# SOVIETS DISSING THE FW 190A-4



## fubar57 (Sep 1, 2018)

_View: https://youtu.be/xmDBXKJh9_A_​

Reactions: Like Like:
2 | Like List reactions


----------



## GrauGeist (Sep 1, 2018)

Wonder how many Soviet pilots died because they believed this propeganda...


----------



## parsifal (Sep 1, 2018)

I don't see the problem with it. FW190s were inferior in terms of climb and speed to some of the later VVS types, The video gives the german aircraft its due, principally its heavy broadside and outlines some of its wealnesses, namely its lack of protection from some angles and somewhat poor manouverability. These are all valid points to make with respect to the FW190.

We should not forget that from all causes, a lot of German losses were suffered on the eastern front, and more importantly, the LW fighters proved incapable of achieving air dominance over their own airspace, much less the airspace over Soviet forces. FW 190 failings share in that defeat.


----------



## GrauGeist (Sep 1, 2018)

Aim A: Transcribe the records word for word, starting at the line that contains "What is the point" and continuing through the final line of the records.
The records are unrelated to the forum thread.

Exercise inputs:

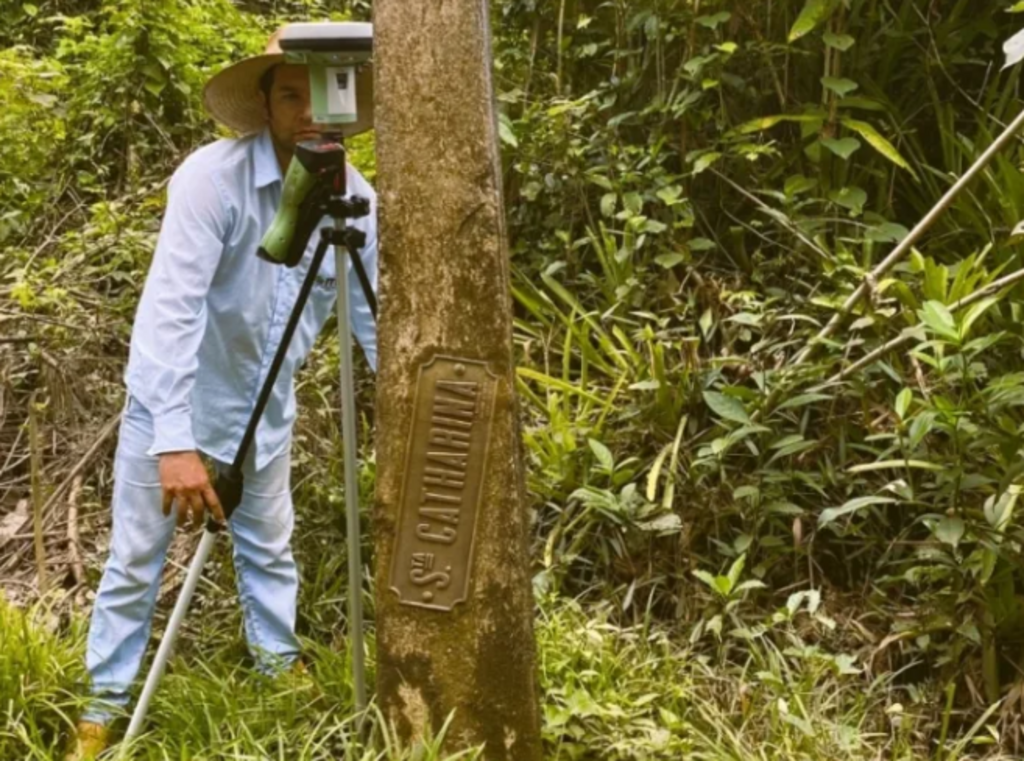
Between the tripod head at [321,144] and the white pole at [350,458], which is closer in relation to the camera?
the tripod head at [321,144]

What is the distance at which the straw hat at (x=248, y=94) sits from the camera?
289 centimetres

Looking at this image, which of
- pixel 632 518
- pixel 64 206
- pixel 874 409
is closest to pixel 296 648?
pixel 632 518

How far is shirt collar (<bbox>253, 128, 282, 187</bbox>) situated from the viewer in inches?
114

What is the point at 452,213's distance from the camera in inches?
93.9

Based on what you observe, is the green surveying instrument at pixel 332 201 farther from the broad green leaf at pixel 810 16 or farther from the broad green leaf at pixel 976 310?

Aim B: List each distinct username that appears as a post author in the forum thread.

Expected answer A:
What is the point at 452,213's distance from the camera in inches?
93.9

Based on what you observe, is the green surveying instrument at pixel 332 201 farther from the broad green leaf at pixel 810 16 or farther from the broad green leaf at pixel 976 310?

Expected answer B: fubar57, GrauGeist, parsifal